The Training Webinar is Dead

Dear Corporate Training Departments,

It’s time to kill the training webinar. For years your employees have put up with tech checks (“Can you see the Ask a Question button?”), suffered through background noise (“Would you put your mics on MUTE please?”) and feigned interest in PowerPoint presentations passed off as training. I am declaring the webinar for training dead; it is time to bury it and replace it with a more engaging education experience.

What could be more engaging than a webinar, you ask? You use survey questions, and have that cool text-chat window going, and sometimes people applaud you with little virtual clapping hands, right? Isn’t that interactive and engaging?

Go back to listen again to the last few webinars you have attended. How much time was spent delivering information – i. e., someone providing information the rest of the groups needs to know – versus applying any learnings? Who is doing most (all?) of the talking?

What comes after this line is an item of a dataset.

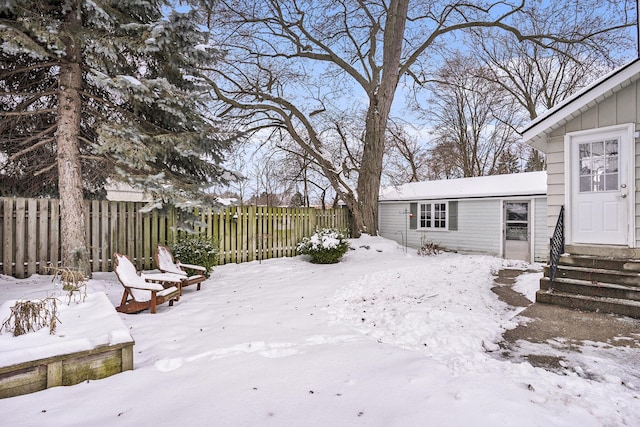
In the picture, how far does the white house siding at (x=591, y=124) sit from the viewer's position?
5.01 m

Based on the last few webinars I have attended, about 80% of the time a talking-head (or voice-from-beyond) presenter is speaking TO the audience, whereas 20% or less is spent hearing from the participants about their real-world challenges. You wouldn’t design classroom training this way, so why do it for virtual training?

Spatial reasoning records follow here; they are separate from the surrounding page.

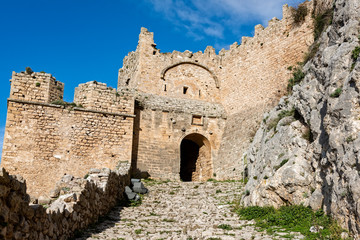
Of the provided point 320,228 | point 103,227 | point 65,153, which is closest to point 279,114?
point 320,228

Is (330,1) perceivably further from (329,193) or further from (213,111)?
(329,193)

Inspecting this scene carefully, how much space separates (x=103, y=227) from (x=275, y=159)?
5005mm

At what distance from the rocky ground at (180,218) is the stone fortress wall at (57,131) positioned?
3403 mm

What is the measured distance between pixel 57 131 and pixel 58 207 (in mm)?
10240

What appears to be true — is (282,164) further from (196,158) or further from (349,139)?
(196,158)

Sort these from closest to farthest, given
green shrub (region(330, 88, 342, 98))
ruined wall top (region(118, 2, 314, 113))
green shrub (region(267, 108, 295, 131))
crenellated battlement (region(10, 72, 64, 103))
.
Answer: green shrub (region(330, 88, 342, 98)), green shrub (region(267, 108, 295, 131)), crenellated battlement (region(10, 72, 64, 103)), ruined wall top (region(118, 2, 314, 113))

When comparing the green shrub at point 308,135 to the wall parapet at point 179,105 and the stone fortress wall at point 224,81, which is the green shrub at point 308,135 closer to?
the stone fortress wall at point 224,81

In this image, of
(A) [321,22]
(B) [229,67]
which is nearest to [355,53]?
(A) [321,22]

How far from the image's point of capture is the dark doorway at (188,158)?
72.8 feet

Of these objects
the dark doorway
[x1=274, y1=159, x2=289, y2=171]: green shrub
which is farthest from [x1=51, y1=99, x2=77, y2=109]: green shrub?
[x1=274, y1=159, x2=289, y2=171]: green shrub

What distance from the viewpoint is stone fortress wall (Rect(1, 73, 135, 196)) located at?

What can you do to mix it up? How do replace the old, tired, worn-out webinar for virtual training?

  • Provide context-setting information ahead of time. Push it out via video hosted on your intranet, on the Internet (YouTube perhaps?) or through a video delivery tool like Brainshark. Sharing the background information in a video format allows your audience to absorb it on their schedule – not squeezed in between other meetings and calls – and eliminates many of the pain points of a webinar, such as global scheduling, background noise, and thick accents, to name a few.
  • Break it up. “One and done” training doesn’t allow learnings to sink in, especially when the information is competing for mindspace with busy calendars, back-to-back calls and meetings, and multitasking. Twitter is conditioning all of us to absorb information in bite-sized nuggets, so why can’t training departments use Twitter to solve age-old dilemmas like “How do we keep this information fresh and front-of-mind for people?” #trainingtipstogo anyone?
  • Provide point-in-time coaching. One in-person training program I am associated with provides group coaching, where learning coaches facilitate small-group discussions to help training participants discuss and apply new skills and information in real-work situations. This approach can be applied to a virtual environment as well and is probably one of the best uses of bringing people together real-time via technology. I am working with one group to coordinate a “Virtual Office Hours” program where experienced employees will make themselves available in pre-scheduled calls to coach employees who are interested in ways to prepare for an upcoming program. The concept is modeled after university professor office hours and open door policies. Use your time together wisely by having participants share their ideas, challenges and input – and learning from each other.
  • Keep it short; after all, brevity is the soul of wit. Pre-reads (or pre-watches, as suggested above), practical exercises, virtual coaching and follow-on suggestions for applying learnings can be used as a package to reinforce training and engage participants in behavior change. When they are well-planned and communicated, they can be included without adding to overall training length. In fact, given today’s social media environment, moving content to different vehicles will force more concise messages and content. 60-slide training decks and aids are going out of style. Good riddance, I say!

HR departments love to check off accomplishments like “deliver training on X” in their annual objectives. In reality, however, delivering training should never be a one-time event. HR has been asking for years for the opportunity to make training an ongoing experience for people. There are cool ideas and technologies out there – but first, you are going to have to kill the webinar.